It´s a long story, but one filled with hope, because the Lord began a work of healing in my mother and within that same year she came back home, began to walk and experienced complete healing. It was also during this time that my parents committed their lives to the Lord.

When I was 5 years old, my sister now at the tender age of 17yrs, left home to go to university and I suddenly became very ill. I can recall the feeling that a single sheet on me weighed as if it were a 1000 tons. Naturally I couldn't´t attend school and I remember crying because I missed the school Christmas party! I don´t know how long I was ill, but I do remember that my parents were so worried that I was in danger that they sent for a doctor to come to the house. (in those days that was only done in very dire circumstances!) Apparently the doctor could not find any physical reason for my sickness. My mum though, was convinced that I was pinning for my sister.








It was only years later that both my sister and I understood this to be true. Obviously the Lord touched both my body and my soul, because I recovered and am here today to tell the story!!! I am a walking example that God can heal those inner wounds!
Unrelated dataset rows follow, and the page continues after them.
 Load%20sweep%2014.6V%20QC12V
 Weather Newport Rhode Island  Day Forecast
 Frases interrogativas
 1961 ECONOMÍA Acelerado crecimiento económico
What is it about you that I don´t know?

Friday, June 15, 2007

Knowing who you are and knowing your place

Learn to... be what you are, and learn to resign with a good grace all that you are not.
~Henri Frederic Amiel


One group of happy cats!!!!
From left to right: Laila (tortoise shell )- Grandma
Lucy(all black)- Mama
Tigger (brown, black and beige stripy one) - baby
Number One (black & White) - baby

Having various generations of cats at one time, 3 to be exact, it´s interesting to observe the interaction between them. This has been especially so, during important intervals such as pregnancy, delivery and feeding of new babes within our cat clan.

When Lucy (daughter of Laila)went into labour I was surprised to observe how Laila jumped into the box with Lucy somehow trying to offer comfort and support. I would have expected Lucy to just want to be left in peace, but it was quite to the contrary! She desperately wanted company and affection and looked for it from me and Johnny, as well as from her own mother Laila. It is nice to see that even in the cat kingdom, mum´s are needed in these pillar moments of life!
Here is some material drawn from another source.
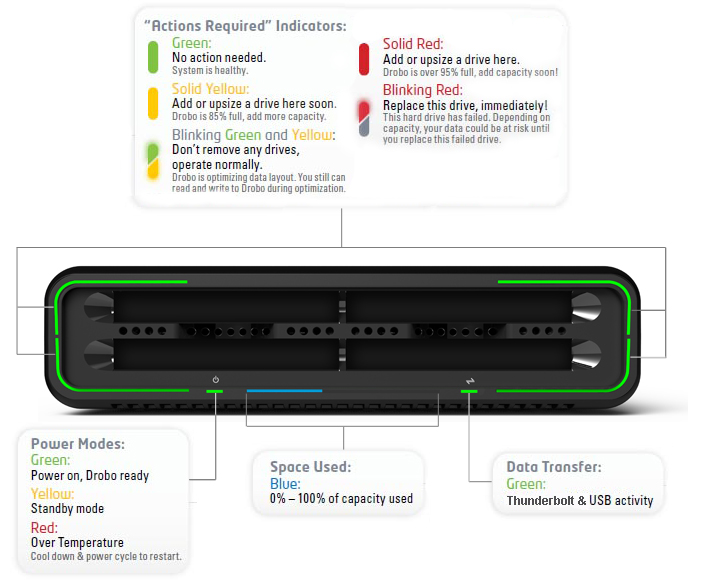 Sample Drobo Mini Light Indicators Diagram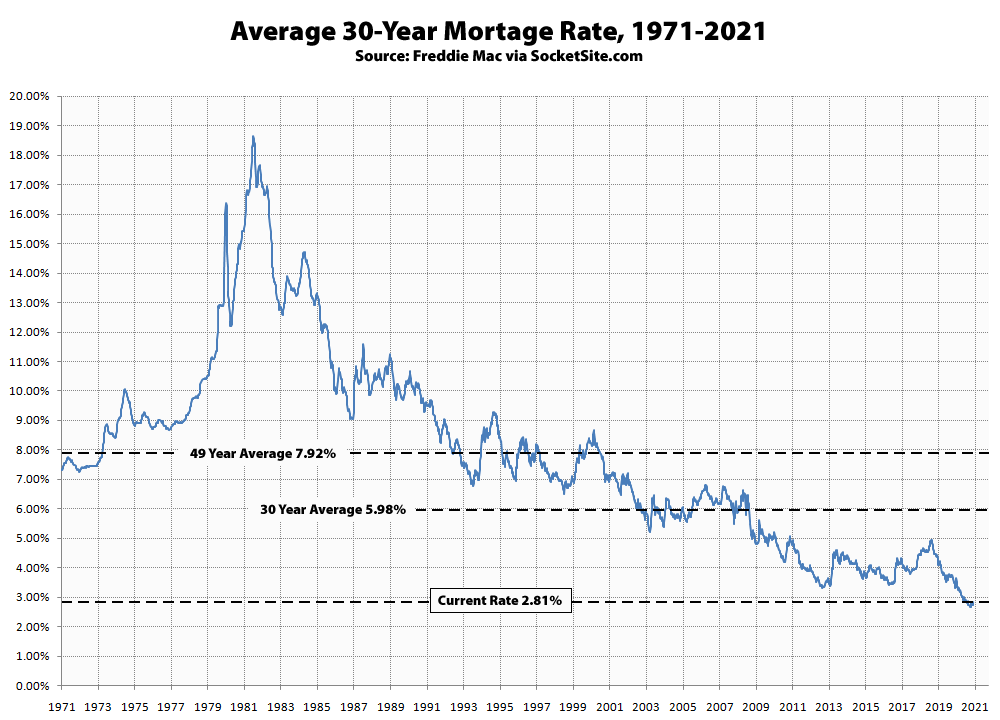 """Benchmark Mortgage Rate Hits a """"Three-Month High"""""""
Seeing the kittens being born was very beautiful. I had never experienced any pet having little ones, so it was a first for me. It is amazing how instinct takes over and Lucy knew exactly what to do! Once she started delivering the kittens, all I had to do was observe.... and enjoy!!



However, once kittens had arrived, Laila was no longer around. She had no interest in seeing what was going on and when one time she did approach the box, Lucy snarled as only cats know how, and let Laila know firmly she had no place in this new situation. I was impressed by the fact that Laila didn´t insist on being "boss"or resuming her mum knows best stand, she knew when to step back and resume a new role. So much so, that she almost became invisible.

Now almost 10 weeks down the road Laila has resumed yet another new role. She is now more involved and they even end up all sleeping together on the same bed. It is true that there seems to be a certain natural hierarchy established and no-one interferes with the each others roles.

The kittens have a strong respect for grandma Laila, and don´t have this playful, jump all over you thing going on like they do with their mum Lucy.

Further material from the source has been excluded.